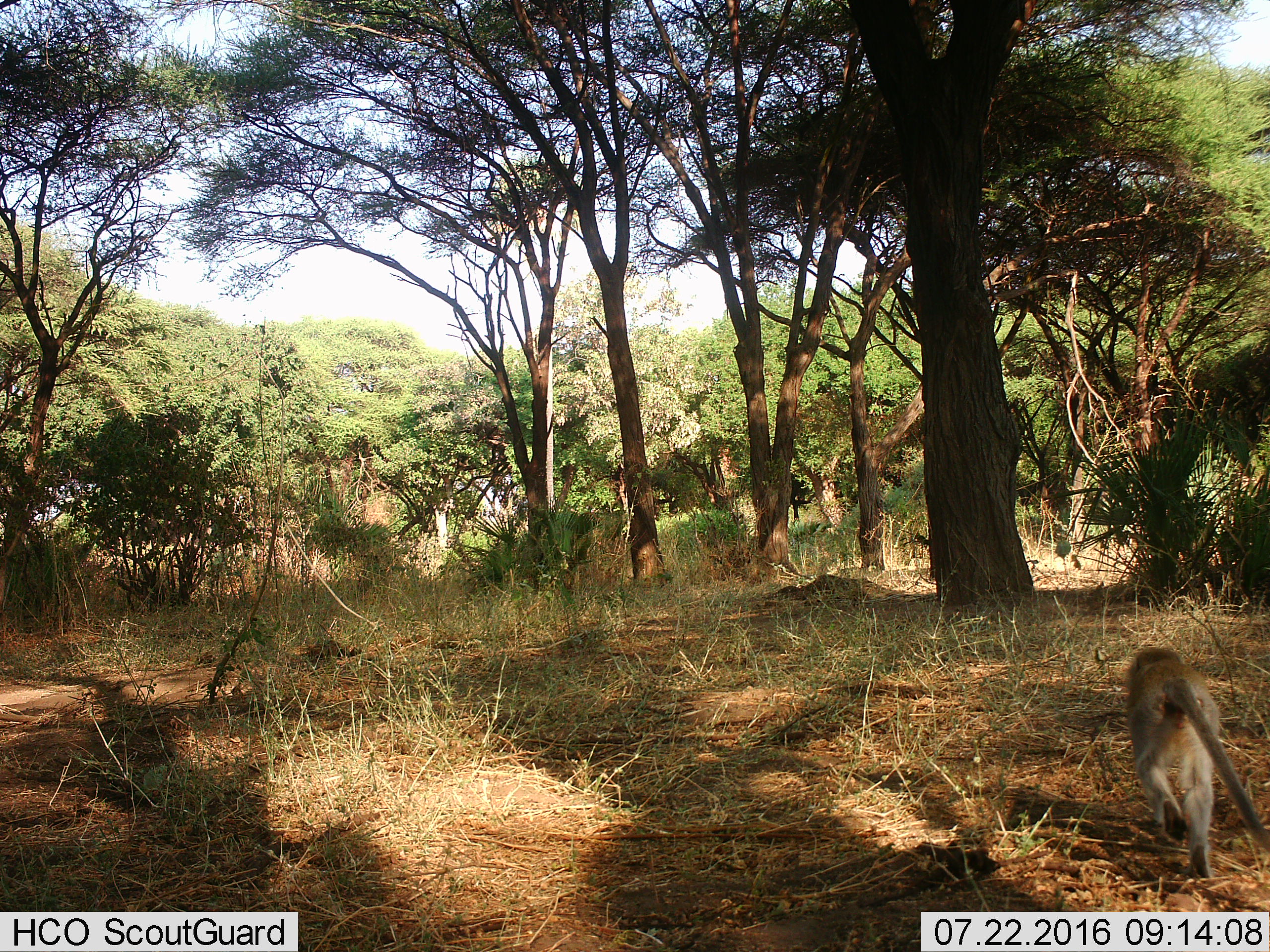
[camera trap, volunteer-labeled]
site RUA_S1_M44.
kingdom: Animalia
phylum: Chordata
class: Mammalia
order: Primates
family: Cercopithecidae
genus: Papio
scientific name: Papio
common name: baboon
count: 1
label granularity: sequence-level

[What needs to be done] The records above must be copied exactly, with no pictures carried over.

[Result of the task]
[camera trap, volunteer-labeled]
site RUA_S1_M44.
kingdom: Animalia
phylum: Chordata
class: Mammalia
order: Primates
family: Cercopithecidae
genus: Papio
scientific name: Papio
common name: baboon
count: 1
label granularity: sequence-level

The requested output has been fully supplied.